What I found when I really got into it was stuff which made me laugh and cry. I found:
  • a box full of really old photographs, taken when Dad was a boy and visiting his godmother and her pal in Cambridge. It was odd to see him as a child with his parents who in the photo are younger than I am now.
  • an old inflatable dingy and remembered the day we discovered it had a puncture - down at Elie paddling like hell as the dingy slowly folded in half with us sandwiched in the middle.
  • 147 spanners and wrenches. Why? Why do men need so many spanners? and don't try and give me the "for the same reason women have so many shoes/handbags" argument. It doesn't wash. Shoes go with outfits. Spanners don't - unless we're talking about a kind of "Jings, I can't use my Stilson Wrench with these overalls - it'll have to be the Mole Wrench or nothing!" kind of deal.
  • letters from me and Gill to Dad when he was working away from home - mine was a litany of test scores from school and patronising spelling corrections for him - self-satisfied little twerp that I was.
  • The roof rack for the Chrysler. I wrote that car off in 1979 and we haven't had a car the roof rack has fitted since then. Mind you he did love that car. He had to hitch to work for months afterwards. I bought him a Ping golf club to apologise, Gill told him if he kept on teaching me to drive he could end up with a whole set. Maybe he didn't like golf that much really, because I didn't learn to drive until was 24 and I had lessons from Harry Parr, who sang"There was a Wild Colonial Boy!" and smacked my hands with the pointy end of a pool cue if I crossed my hands on the wheel.
Anyway. It's done now; the garage is neat and tidy. Not only can you get a car into it but you can also walk round the car when it's in there. We have dumped or given away 98% of Dad's treasures.
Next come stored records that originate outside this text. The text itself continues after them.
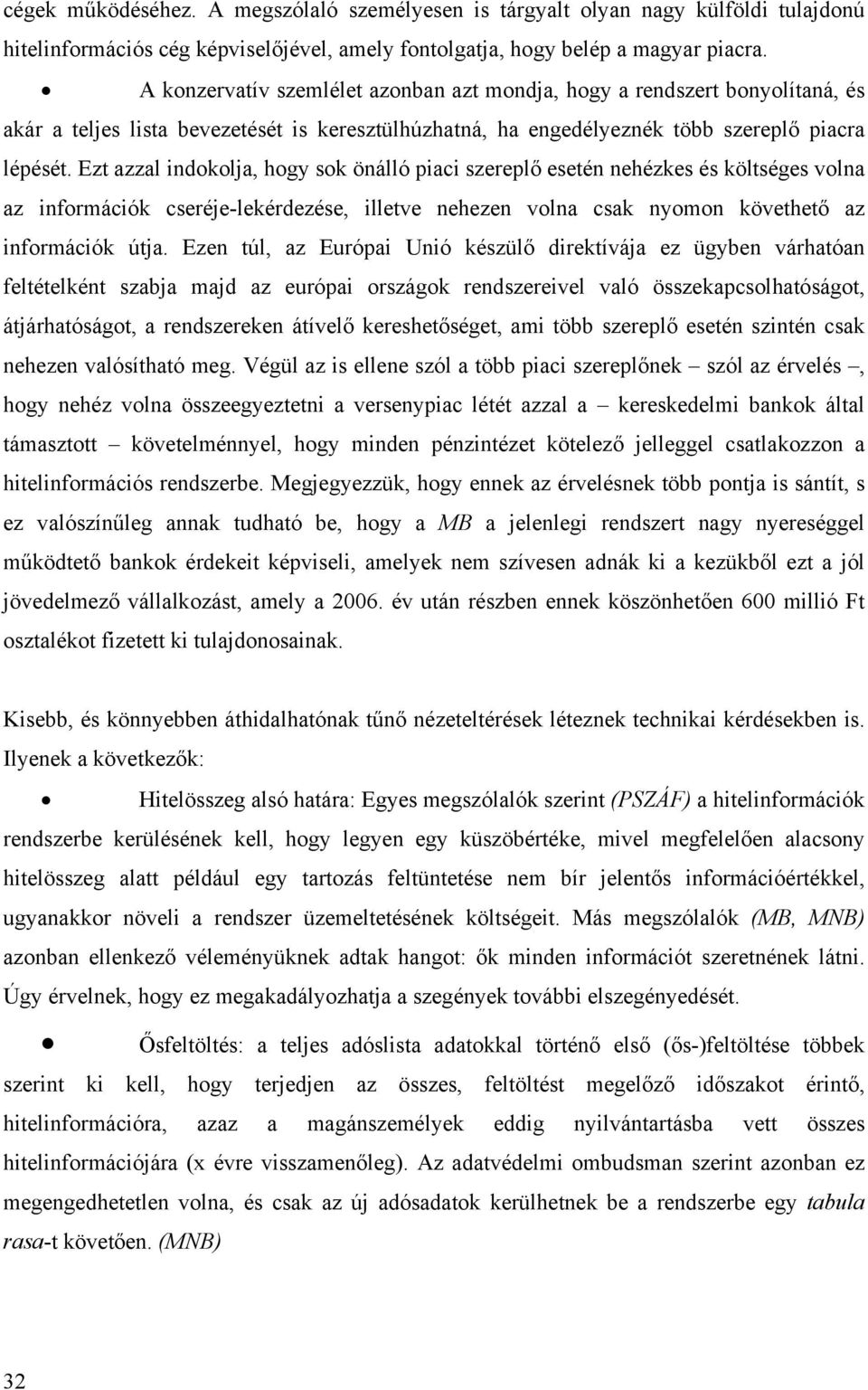 cégek működéséhez. A megszólaló személyesen is tárgyalt olyan nagy külföldi tulajdonú hitelinformációs cég képviselőjével, amely fontolgatja, hogy belép a magyar piacra.

• A konzervatív szemlélet azonban azt mondja, hogy a rendszert bonyolítaná, és akár a teljes lista bevezetését is keresztülhúzhatná, ha engedélyeznék több szereplő piacra lépését. Ezt azzal indokolja, hogy sok önálló piaci szereplő esetén nehézkes és költséges volna az információk cseréje-lekérdezése, illetve nehezen volna csak nyomon követhető az információk útja. Ezen túl, az Európai Unió készülő direktívája ez ügyben várhatóan feltételként szabja majd az európai országok rendszereivel való összekapcsolhatóságot, átjárhatóságot, a rendszereken átívelő kereshetőséget, ami több szereplő esetén szintén csak nehezen valósítható meg. Végül az is ellene szól a több piaci szereplőnek – szól az érvelés –, hogy nehéz volna összeegyeztetni a versenypiac létét azzal a – kereskedelmi bankok által támasztott – követelménnyel, hogy minden pénzintézet kötelező jelleggel csatlakozzon a hitelinformációs rendszerbe. Megjegyezzük, hogy ennek az érvelésnek több pontja is sántít, s ez valószínűleg annak tudható be, hogy a MB a jelenlegi rendszert nagy nyereséggel működtető bankok érdekeit képviseli, amelyek nem szívesen adnák ki a kezükből ezt a jól jövedelmező vállalkozást, amely a 2006. év után részben ennek köszönhetően 600 millió Ft osztalékot fizetett ki tulajdonosainak.

Kisebb, és könnyebben áthidalhatónak tűnő nézeteltérések léteznek technikai kérdésekben is. Ilyenek a következők:

• Hitelösszeg alsó határa: Egyes megszólalók szerint (PSZÁF) a hitelinformációk rendszerbe kerülésének kell, hogy legyen egy küszöbértéke, mivel megfelelően alacsony hitelösszeg alatt például egy tartozás feltüntetése nem bír jelentős információértékkel, ugyanakkor növeli a rendszer üzemeltetésének költségeit. Más megszólalók (MB, MNB) azonban ellenkező véleményüknek adtak hangot: ők minden információt szeretnének látni. Úgy érvelnek, hogy ez megakadályozhatja a szegények további elszegényedését.

• Ősfeltöltés: a teljes adóslista adatokkal történő első (ős-)feltöltése többek szerint ki kell, hogy terjedjen az összes, feltöltést megelőző időszakot érintő, hitelinformációra, azaz a magánszemélyek eddig nyilvántartásba vett összes hitelinformációjára (x évre visszamenőleg). Az adatvédelmi ombudsman szerint azonban ez megengedhetetlen volna, és csak az új adósadatok kerülhetnek be a rendszerbe egy tabula rasa-t követően. (MNB)

32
We still have an entire toolbox full of things that really actually might be useful, and I still have an oily, metally, petrol-ly something that I sniff every now and again.

1 comment:

RonDB said...

A man can never have enough spanners,I can vouch for this as I am still purchasing them on a regular basis.The problem is that I dont have enough nuts now.Also spanners are mobile items,I have a lovely toolboard on my garage wall and outlines drawn round each tool,on there are open ended spanners,ring spanners,adjustable spanners,metric sizes,imperial sizes and US sizes.But so often when I reach longingly for the spanner I require the only thing I see is the outline.And then the fun starts,the nut to be spannered sits and waits and even though I have a myriad number of sockets and tools to remove said nut the quest to find the missing spanner takes me on a frantic journey.The nut waits while this bigger nut starts to rummage and search.Once the spanner is found I go inside the house for a glass of wine,satisfied with my day's work.